The tibial tray implant and its porous structure is manufactured from Ti-6Al-4V titanium alloy using electron beam melting (EBM) technology. This product line represents a scope extension of the Truliant knee implant system. The previously cleared Alteon Bone Screws are now cleared for use with the TRULIANT Porous Tibial Trays.

This document does not describe a study involving an algorithm or AI. It is a 510(k) summary for a medical device (TRULIANT Porous Tibial Tray and Exactech Alteon Bone Screws), which means it focuses on demonstrating substantial equivalence to a predicate device based on technological characteristics and performance data from non-clinical (mechanical) testing.

Therefore, many of the requested categories, such as "acceptance criteria and the study that proves the device meets the acceptance criteria" in terms of AI performance, sample sizes for test/training sets, expert ground truth, adjudication methods, MRMC studies, or standalone algorithm performance, are not applicable to this type of submission.

Here's an analysis based on the information provided, focusing on the mechanical performance data:

1. A table of acceptance criteria and the reported device performance

Note: The document states that "The results of this non-clinical testing show that the strength of the TRULIANT Porous Tibial Tray is sufficient for its intended use and is substantially equivalent to legally marketed predicate devices." The specific numerical acceptance criteria (e.g., minimum load or cycles) and quantitative results for the mechanical tests are not provided in this 510(k) summary, but are implicitly met as per the FDA's clearance.

2. Sample size used for the test set and the data provenance (e.g. country of origin of the data, retrospective or prospective)

This information is not provided in the given text. For mechanical testing, sample sizes are typically determined by the relevant ASTM standards, but the exact numbers are not mentioned here. The data provenance is also not specified, as this is non-clinical lab testing rather than patient data.

3. Number of experts used to establish the ground truth for the test set and the qualifications of those experts (e.g. radiologist with 10 years of experience)

This is not applicable as the document describes mechanical and pyrogenicity testing, not studies requiring expert review for ground truth in the context of medical image analysis or clinical outcomes.

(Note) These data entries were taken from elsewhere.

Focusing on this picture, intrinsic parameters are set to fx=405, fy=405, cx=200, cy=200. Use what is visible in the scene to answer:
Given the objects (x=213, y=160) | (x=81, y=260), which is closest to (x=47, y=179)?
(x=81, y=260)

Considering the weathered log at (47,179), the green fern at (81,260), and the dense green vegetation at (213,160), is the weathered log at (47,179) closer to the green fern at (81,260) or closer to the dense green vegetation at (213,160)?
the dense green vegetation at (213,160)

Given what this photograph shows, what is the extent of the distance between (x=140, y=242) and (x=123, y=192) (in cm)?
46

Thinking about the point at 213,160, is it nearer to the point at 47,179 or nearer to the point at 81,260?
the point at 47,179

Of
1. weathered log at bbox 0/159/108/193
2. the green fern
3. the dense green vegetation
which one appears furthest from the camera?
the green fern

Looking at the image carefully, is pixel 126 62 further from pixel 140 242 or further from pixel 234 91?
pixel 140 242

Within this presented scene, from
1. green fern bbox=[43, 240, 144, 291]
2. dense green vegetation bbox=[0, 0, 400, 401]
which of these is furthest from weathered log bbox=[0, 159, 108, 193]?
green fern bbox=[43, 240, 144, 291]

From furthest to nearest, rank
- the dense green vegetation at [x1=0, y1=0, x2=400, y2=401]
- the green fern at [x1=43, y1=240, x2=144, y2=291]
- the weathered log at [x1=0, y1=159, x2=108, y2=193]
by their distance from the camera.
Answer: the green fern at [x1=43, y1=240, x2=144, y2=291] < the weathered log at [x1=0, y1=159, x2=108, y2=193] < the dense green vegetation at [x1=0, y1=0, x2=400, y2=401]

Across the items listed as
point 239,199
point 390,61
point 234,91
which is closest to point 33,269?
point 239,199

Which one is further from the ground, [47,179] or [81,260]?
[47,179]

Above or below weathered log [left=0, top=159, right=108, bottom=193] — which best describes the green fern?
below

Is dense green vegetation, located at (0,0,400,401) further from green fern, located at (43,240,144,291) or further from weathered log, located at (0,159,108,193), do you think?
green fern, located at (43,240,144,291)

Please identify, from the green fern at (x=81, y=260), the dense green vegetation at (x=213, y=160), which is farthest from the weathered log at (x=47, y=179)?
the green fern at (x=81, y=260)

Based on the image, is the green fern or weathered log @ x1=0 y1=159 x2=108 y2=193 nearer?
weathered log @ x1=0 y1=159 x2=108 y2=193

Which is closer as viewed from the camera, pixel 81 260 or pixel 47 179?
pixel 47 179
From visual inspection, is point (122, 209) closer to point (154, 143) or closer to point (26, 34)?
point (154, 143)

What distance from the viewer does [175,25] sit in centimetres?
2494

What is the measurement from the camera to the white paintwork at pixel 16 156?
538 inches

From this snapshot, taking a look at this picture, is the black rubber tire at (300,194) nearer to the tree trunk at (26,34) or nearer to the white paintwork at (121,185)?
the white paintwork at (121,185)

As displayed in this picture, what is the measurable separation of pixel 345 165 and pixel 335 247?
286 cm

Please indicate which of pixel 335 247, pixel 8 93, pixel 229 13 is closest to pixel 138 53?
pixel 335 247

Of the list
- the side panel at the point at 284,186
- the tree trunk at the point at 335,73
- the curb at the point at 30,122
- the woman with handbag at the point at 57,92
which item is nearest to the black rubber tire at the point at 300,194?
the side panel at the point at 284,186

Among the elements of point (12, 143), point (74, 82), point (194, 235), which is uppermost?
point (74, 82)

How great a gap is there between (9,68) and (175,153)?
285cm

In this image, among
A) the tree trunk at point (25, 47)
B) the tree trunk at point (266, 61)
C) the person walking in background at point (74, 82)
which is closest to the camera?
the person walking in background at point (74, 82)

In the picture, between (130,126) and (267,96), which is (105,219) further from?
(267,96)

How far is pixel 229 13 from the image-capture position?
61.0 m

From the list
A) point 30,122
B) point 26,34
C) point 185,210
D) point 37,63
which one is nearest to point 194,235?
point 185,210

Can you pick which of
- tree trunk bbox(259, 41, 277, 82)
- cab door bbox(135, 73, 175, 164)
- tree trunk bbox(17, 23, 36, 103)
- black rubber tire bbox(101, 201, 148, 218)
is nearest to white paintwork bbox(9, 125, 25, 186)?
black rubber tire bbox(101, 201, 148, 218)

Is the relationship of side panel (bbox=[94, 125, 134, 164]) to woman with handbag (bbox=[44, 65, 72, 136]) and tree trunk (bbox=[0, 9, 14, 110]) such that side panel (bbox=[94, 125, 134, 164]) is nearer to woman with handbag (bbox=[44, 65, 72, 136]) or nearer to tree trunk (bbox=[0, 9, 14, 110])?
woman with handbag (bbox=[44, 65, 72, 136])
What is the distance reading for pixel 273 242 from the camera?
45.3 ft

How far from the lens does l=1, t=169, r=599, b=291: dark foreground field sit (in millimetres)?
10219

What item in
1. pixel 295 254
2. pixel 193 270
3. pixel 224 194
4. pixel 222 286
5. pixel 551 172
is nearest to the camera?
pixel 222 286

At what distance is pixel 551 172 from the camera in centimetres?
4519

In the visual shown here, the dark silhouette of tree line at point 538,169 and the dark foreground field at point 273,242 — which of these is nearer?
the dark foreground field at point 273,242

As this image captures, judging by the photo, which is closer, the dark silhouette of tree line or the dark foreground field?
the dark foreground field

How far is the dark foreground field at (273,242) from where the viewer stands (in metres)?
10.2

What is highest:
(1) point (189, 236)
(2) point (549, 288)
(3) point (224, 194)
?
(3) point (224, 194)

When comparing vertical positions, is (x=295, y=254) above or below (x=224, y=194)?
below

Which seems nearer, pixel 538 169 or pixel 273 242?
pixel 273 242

4. Adjudication method (e.g. 2+1, 3+1, none) for the test set

This is not applicable for the type of testing described. Adjudication methods are relevant for studies involving human interpretation or clinical endpoints, not for standardized mechanical tests.

5. If a multi reader multi case (MRMC) comparative effectiveness study was done, If so, what was the effect size of how much human readers improve with AI vs without AI assistance

This is not applicable. This document describes the clearance of a physical medical device (tibial tray and bone screws) through non-clinical testing, not an AI-powered diagnostic or assistive tool.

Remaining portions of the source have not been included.